Seaborn Complete

Seaborn Complete

seaborn

This page is the consolidation of all the tutorials posted in blog regarding seaborn data visualization.

Installing seaborn

to install seaborn library, you need to enter the following code in terminal , or windows Power Shell.

pip install seaborn
tut1_plots_you_make

Using Jupyter notebooks

Once you have installed seaborn, you can call the library in a Jupyter notebook. to learn more about jupyter notebook click here

Set up the notebook

There are a few libraries that you need to load in your Jupyter notebook, hereinafter referred to as notebook.
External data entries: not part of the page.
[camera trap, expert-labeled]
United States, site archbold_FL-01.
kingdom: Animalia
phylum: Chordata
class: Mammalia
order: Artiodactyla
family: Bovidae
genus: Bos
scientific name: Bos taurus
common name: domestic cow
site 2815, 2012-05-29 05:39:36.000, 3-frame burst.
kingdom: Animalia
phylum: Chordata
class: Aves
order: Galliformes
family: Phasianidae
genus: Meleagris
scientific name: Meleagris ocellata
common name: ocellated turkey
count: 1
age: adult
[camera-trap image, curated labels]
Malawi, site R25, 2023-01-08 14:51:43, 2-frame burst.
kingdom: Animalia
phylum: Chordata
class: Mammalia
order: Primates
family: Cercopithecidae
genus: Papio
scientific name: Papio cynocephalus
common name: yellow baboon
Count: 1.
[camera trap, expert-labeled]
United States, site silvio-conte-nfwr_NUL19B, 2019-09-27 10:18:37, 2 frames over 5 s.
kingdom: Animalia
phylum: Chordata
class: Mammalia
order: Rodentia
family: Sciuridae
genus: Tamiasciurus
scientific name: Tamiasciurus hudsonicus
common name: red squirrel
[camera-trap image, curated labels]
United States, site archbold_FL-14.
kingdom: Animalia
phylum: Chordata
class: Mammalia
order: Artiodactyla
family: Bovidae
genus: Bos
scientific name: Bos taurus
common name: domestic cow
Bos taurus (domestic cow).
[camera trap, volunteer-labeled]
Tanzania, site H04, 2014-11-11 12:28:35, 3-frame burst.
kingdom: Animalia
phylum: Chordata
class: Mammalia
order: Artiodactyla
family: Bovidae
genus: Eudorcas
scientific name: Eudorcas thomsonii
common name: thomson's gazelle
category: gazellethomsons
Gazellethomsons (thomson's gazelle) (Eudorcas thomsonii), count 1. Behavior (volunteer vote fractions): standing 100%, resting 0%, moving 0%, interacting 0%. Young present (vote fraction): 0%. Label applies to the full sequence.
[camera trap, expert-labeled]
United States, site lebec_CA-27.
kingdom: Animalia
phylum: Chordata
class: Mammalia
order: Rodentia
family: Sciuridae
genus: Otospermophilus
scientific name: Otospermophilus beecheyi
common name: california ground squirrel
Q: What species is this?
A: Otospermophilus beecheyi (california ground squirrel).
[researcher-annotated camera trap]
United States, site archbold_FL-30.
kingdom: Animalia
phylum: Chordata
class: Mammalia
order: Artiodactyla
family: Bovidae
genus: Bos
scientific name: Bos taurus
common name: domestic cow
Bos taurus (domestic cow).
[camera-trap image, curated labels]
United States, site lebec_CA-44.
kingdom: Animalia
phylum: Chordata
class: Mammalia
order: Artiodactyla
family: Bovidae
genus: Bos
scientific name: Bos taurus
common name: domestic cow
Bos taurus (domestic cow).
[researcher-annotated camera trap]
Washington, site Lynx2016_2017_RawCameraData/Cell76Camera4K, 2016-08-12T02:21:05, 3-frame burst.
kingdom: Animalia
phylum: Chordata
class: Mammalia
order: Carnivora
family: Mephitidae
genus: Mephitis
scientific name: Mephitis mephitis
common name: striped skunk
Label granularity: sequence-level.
You will to run the following code in order to load the necessary libraries (Notice that it returns as output: Setup Complete.)In [1]:

import pandas as pd
pd.plotting.register_matplotlib_converters()
import matplotlib.pyplot as plt
%matplotlib inline
import seaborn as sns
print("Setup Complete")
Setup Complete

Load the data

In this tutorial, we’ll work with a dataset of historical FIFA rankings for six countries: Argentina (ARG), Brazil (BRA), Spain (ESP), France (FRA), Germany (GER), and Italy (ITA). The dataset is stored as a CSV file (short for comma-separated values file.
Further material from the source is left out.